Reading. When I come across a dense paper or a long article, I sometimes ask AI for a summary first, then decide if it's worth reading in full. This has made me more selective about what I give my attention to.

Reflecting. This might sound strange, but I sometimes journal by talking to AI. Not for therapy — but for processing. When I describe a challenge or a decision I'm wrestling with, the act of articulating it clearly often gives me the answer before AI even responds.

The Line I Draw

AI is a tool, and like any tool, it works best within constraints. Here's where I intentionally don't use it:

  • Creative direction. AI can generate options, but the taste, the vision, the "this feels right" — that's mine. I never want to outsource that.
  • Relationships. I don't use AI to write personal messages. If someone matters enough to reach out to, they deserve my actual words, clumsy as they might be.
  • Final judgment. AI recommends, I decide. Every commit, every design choice, every technical decision is mine to own. If it breaks, I can't blame the model.

What's Changed, Really

Looking back, AI hasn't made me a different kind of developer. It's made me a faster version of myself. The way I think about problems hasn't changed — I just spend less time on the parts that used to slow me down.

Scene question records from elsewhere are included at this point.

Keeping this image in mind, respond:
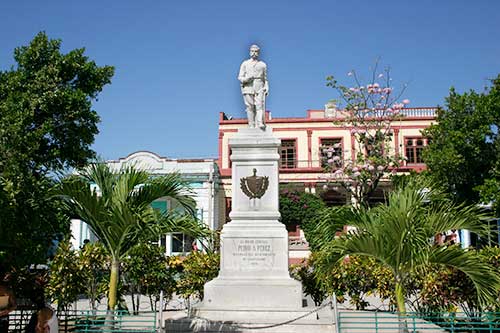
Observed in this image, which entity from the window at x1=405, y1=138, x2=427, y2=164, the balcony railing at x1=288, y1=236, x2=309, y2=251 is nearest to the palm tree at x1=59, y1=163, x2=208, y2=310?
the balcony railing at x1=288, y1=236, x2=309, y2=251

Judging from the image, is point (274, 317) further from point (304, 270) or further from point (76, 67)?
point (76, 67)

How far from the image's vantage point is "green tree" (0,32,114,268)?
25.2ft

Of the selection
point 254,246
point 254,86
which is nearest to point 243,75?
point 254,86

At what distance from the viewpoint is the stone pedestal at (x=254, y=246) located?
9.89 m

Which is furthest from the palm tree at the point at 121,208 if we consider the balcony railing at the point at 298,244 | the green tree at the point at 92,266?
the balcony railing at the point at 298,244

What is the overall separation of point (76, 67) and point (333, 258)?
23.0 feet

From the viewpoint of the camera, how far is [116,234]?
9.14m

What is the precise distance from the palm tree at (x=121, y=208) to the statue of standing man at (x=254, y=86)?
260 cm

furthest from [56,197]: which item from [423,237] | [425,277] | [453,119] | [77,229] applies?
[77,229]

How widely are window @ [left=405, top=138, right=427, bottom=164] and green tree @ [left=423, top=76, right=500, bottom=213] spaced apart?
1503 centimetres

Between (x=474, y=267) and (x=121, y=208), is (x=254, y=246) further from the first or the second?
(x=474, y=267)

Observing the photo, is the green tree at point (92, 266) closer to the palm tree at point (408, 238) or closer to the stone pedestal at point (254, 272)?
the stone pedestal at point (254, 272)

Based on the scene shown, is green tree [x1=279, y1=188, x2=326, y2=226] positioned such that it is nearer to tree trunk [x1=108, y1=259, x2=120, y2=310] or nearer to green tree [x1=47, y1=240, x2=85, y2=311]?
green tree [x1=47, y1=240, x2=85, y2=311]

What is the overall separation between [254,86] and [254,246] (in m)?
3.49
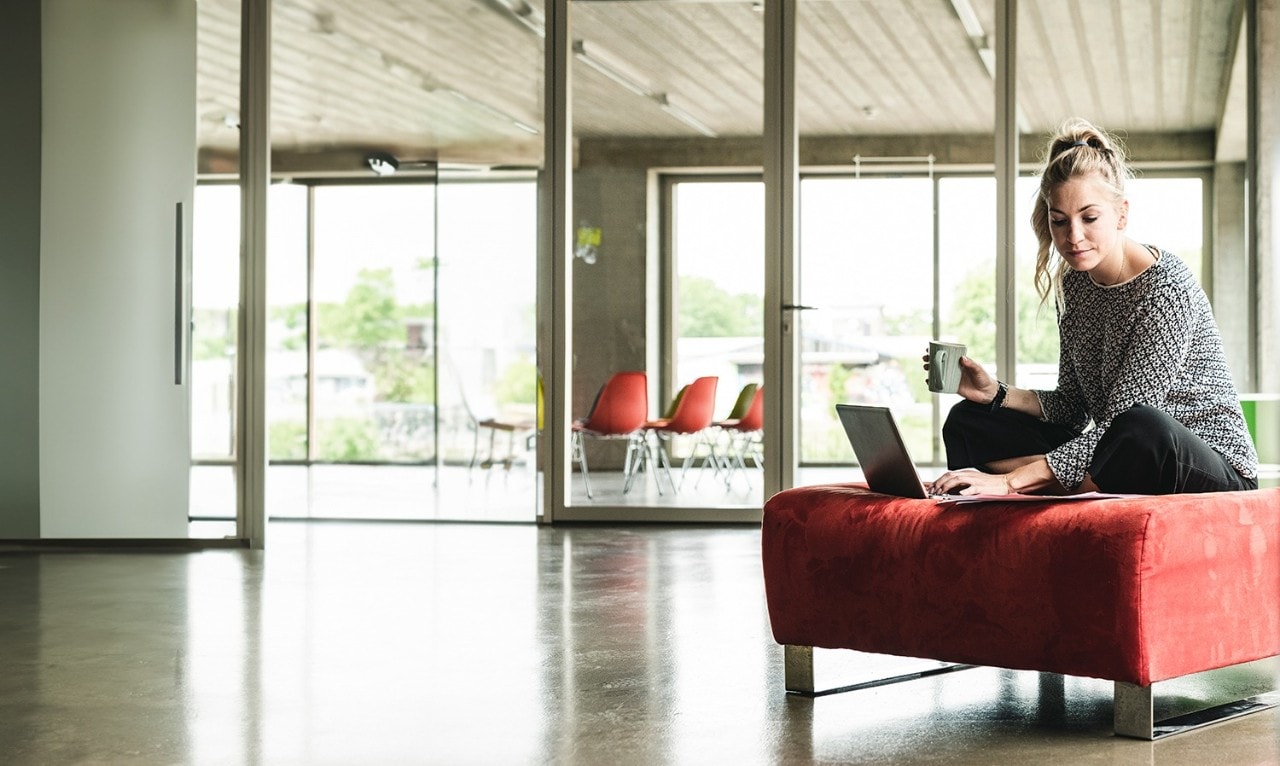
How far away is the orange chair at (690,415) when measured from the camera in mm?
7121

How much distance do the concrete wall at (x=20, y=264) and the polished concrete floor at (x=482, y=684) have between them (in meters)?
0.86

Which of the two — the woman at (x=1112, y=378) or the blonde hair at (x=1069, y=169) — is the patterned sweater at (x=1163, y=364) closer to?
the woman at (x=1112, y=378)

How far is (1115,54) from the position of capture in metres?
6.86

The biggest shift is invisible: I'm less afraid to try things. When prototyping is cheap and debugging is faster, you experiment more. You explore more options. You take creative risks you wouldn't have taken when every idea cost an hour of implementation.

That's the real impact. Not the speed — the willingness to explore.


This is how I work today. It'll probably look different in six months. That's the point — the workflow keeps evolving, and AI is just the latest force reshaping it.